In on-chip communication, the size differences between single-mode fibers and on-chip optical waveguides will cause a mode mismatch. Due to the grating diffraction, the grating coupler can avoid the above problems, and thus it has become an ideal device for connecting the external light source with the on-chip photon device. Traditional grating couplers generally employ a tilt angle of 8°–12° to avoid second-order reflection, but the fiber has to be adjusted and polished before the silicon photonic integrated chip is tested and packaged, which results in high testing and packaging costs and is not conducive to fast wafer level testing and low-cost photon packaging.

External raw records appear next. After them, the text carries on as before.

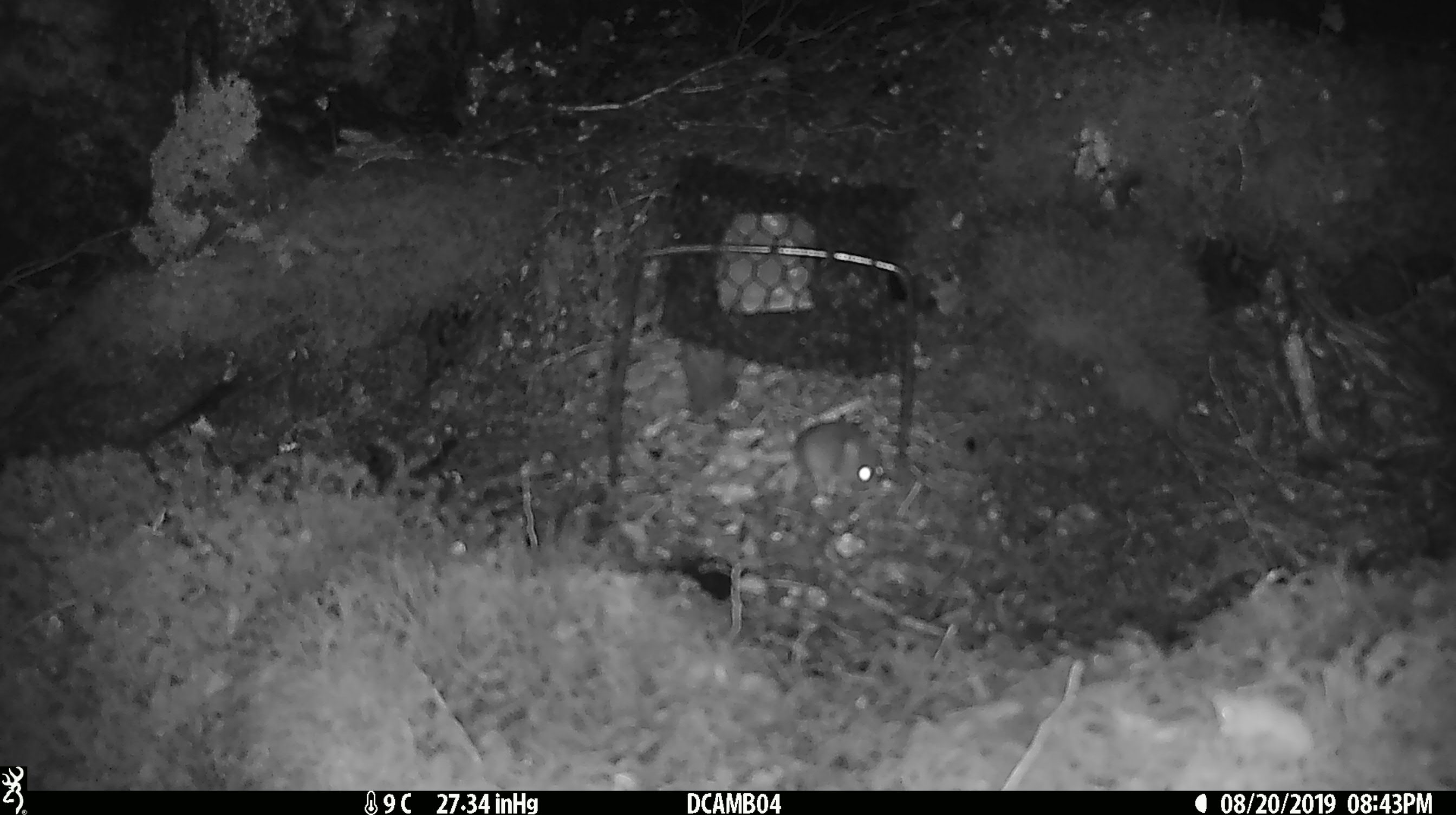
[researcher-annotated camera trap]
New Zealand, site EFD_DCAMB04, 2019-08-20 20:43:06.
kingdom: Animalia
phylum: Chordata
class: Mammalia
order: Rodentia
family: Muridae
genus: Mus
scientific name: Mus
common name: mouse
Mouse (Mus).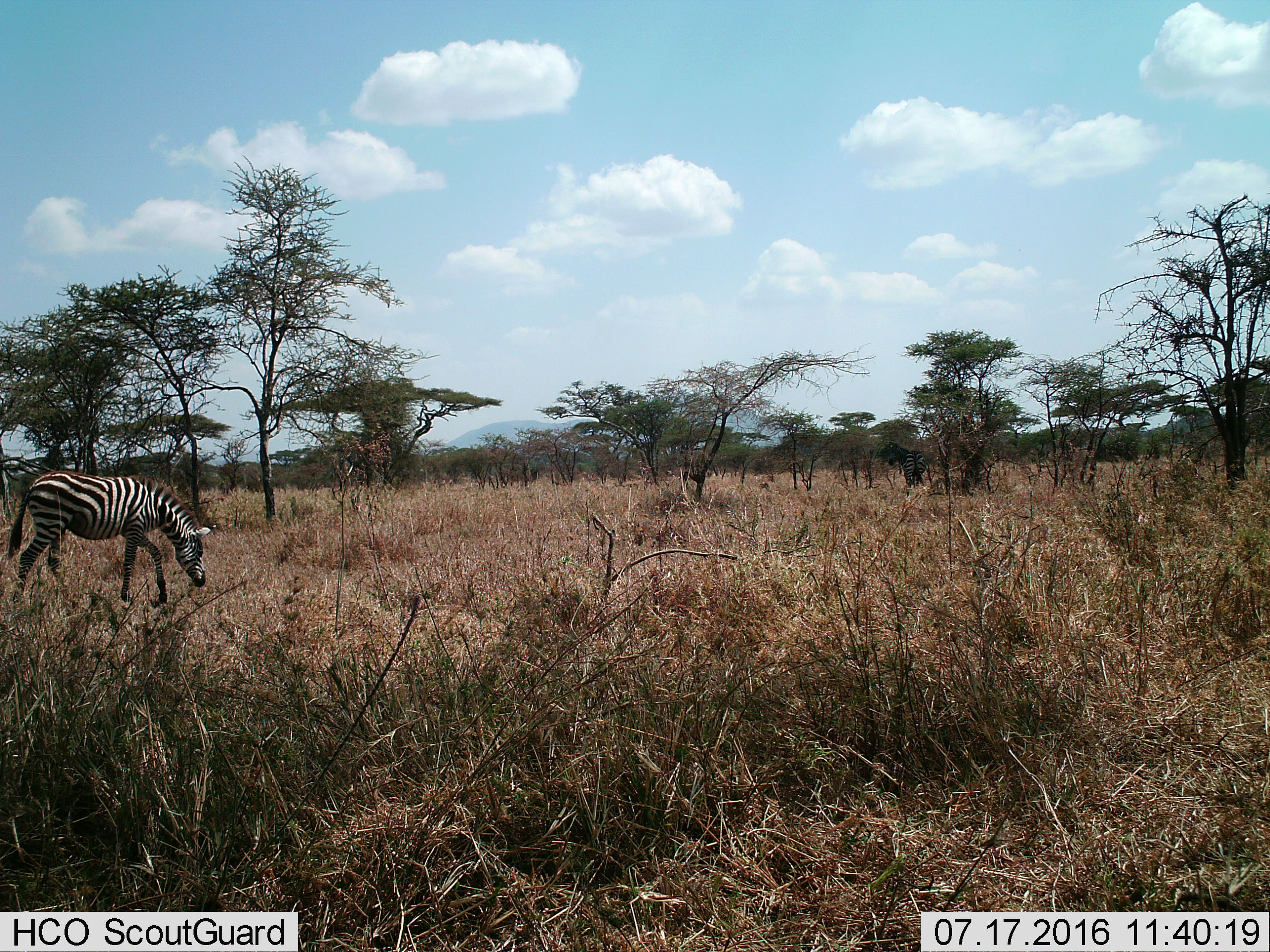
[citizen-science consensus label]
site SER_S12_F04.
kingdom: Animalia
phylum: Chordata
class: Mammalia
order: Perissodactyla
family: Equidae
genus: Equus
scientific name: Equus quagga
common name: plains zebra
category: zebraplains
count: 2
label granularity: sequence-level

With the fiber grating placed vertically, the light emitted by the light source is vertically incident on the grating, whose advantages are as follows: it is unnecessary for tilting the fiber top and adjusting the angle, with reduced fiber alignment difficulty, applicability for more intensive integration, and more cost-effectiveness than traditional grating couplers. We design a double-layer Si₃N₄ antireflection vertical grating coupler structure that can be employed in wavelength division multiplexing technology. This vertical grating coupler shows excellent characteristics of low loss and broad bandwidth, and the feasibility of processing and application of the device is proven by analysis. Our results can provide ideas for vertical coupling applications and low-cost optical fiber packaging of silicon photonic integrated chips.

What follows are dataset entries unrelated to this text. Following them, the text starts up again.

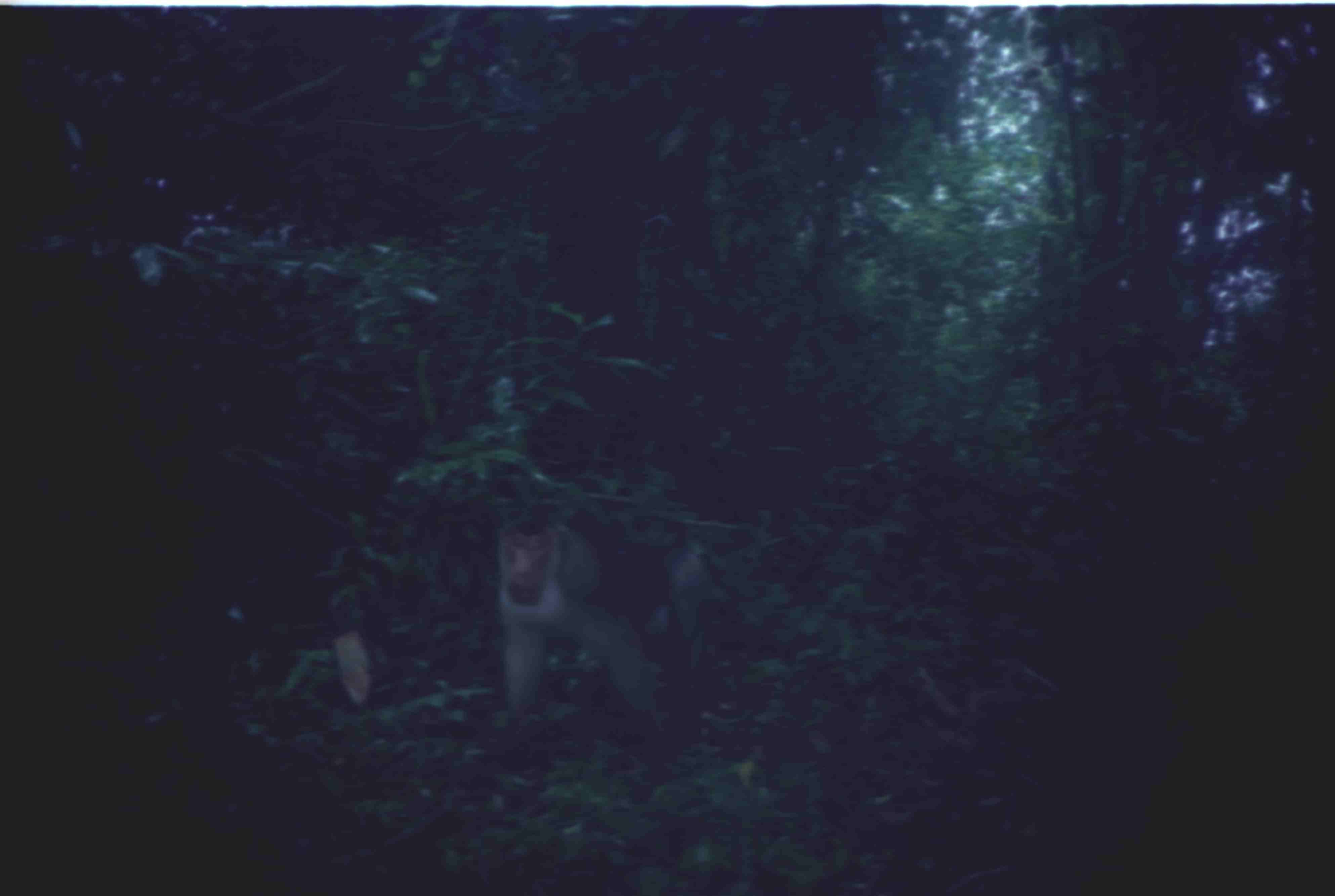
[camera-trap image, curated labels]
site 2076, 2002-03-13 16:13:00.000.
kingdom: Animalia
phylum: Chordata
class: Mammalia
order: Primates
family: Cercopithecidae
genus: Macaca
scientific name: Macaca nemestrina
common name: southern pig-tailed macaque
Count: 1.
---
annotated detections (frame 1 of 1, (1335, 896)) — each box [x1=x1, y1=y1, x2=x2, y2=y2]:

A double-layer Si₃N₄ antireflection vertical grating coupler is designed. First, the model is built based on the finite difference time domain method, and the three initial structural parameters of the grating (grating period, duty cycle, and etching depth) are optimized by particle swarm optimization to obtain the maximum coupling efficiency. After obtaining the optimal parameters, the appropriate grating period, duty cycle, and etching depth are analyzed and selected according to the practical application requirements. Then, the Al film is deposited on the silicon substrate to act as a metal reflector to prevent substrate leakage. After that, the upper reflectivity is reduced by growing double-layer Si₃N₄ films on the top of the uniform grating region. The effects of four structural parameters of double-layer Si₃N₄ films on efficiency are studied, including the height H₁ between the lower Si₃N₄ and the grating, the thickness D₁ of the lower Si₃N₄, the gap H₂ between the upper and lower Si₃N₄, and the thickness D₂ of the upper Si₃N₄. Next, the coupling efficiency and upper reflectivity of the optimized double-layer Si₃N₄ antireflection grating coupler are analyzed. Additionally, the bandwidth performance of the vertical grating coupler is also simulated and analyzed.

By comparing the cross-sectional light field distribution of double-layer Si₃N₄ antireflection vertical grating coupler before and after structure optimization (Fig. 10), the effects of different measures on coupling efficiency and upper reflectivity are analyzed (Table 1). Results indicate that the utilization of Al reflector and double-layer Si₃N₄ antireflection films can improve the coupling efficiency by 37.6 percentage points, and the upper reflectivity does not exceed 4.4%. Meanwhile, the optimized double-layer Si₃N₄ antireflection vertical grating coupler has high coupling efficiency. Additionally, the machining process during the period is introduced, and the error tolerance during the process is analyzed (Fig. 12). Finally, by changing the period and the width of each etching slot to form an apodization grating, a new unidirectional vertical grating coupler structure is formed. A slit structure is added at the back of the reflection grating to act as a reflector, and the device also has high vertical coupling efficiency.

We design a double-layer Si₃N₄ antireflection vertical grating coupler structure which can be adopted in wavelength division multiplexing technology. The analysis results show that the incident light with a wavelength of 1550 nm in transverse electric (TE) mode can achieve more than 94% vertical coupling efficiency (56.4% before the introduction of Al reflector and double-layer Si₃N₄ structure), and the 3 dB bandwidth is 107 nm (1485–1592 nm), with good characteristics of low loss and bandwidth. The machining process of the device is introduced in detail, and the error tolerance during the process is analyzed. It is proven that the device has better alignment tolerance, reducing the machining difficulty and facilitating wafer-level testing. Based on this design, a new unidirectional coupling structure is also discussed by adding apodization grating and slit structure, and the new structure can obtain a coupling efficiency of over 71%. This design provides an efficient and cost-effective solution for low-cost optical packaging of vertically coupled applications and silicon photonic integrated chips.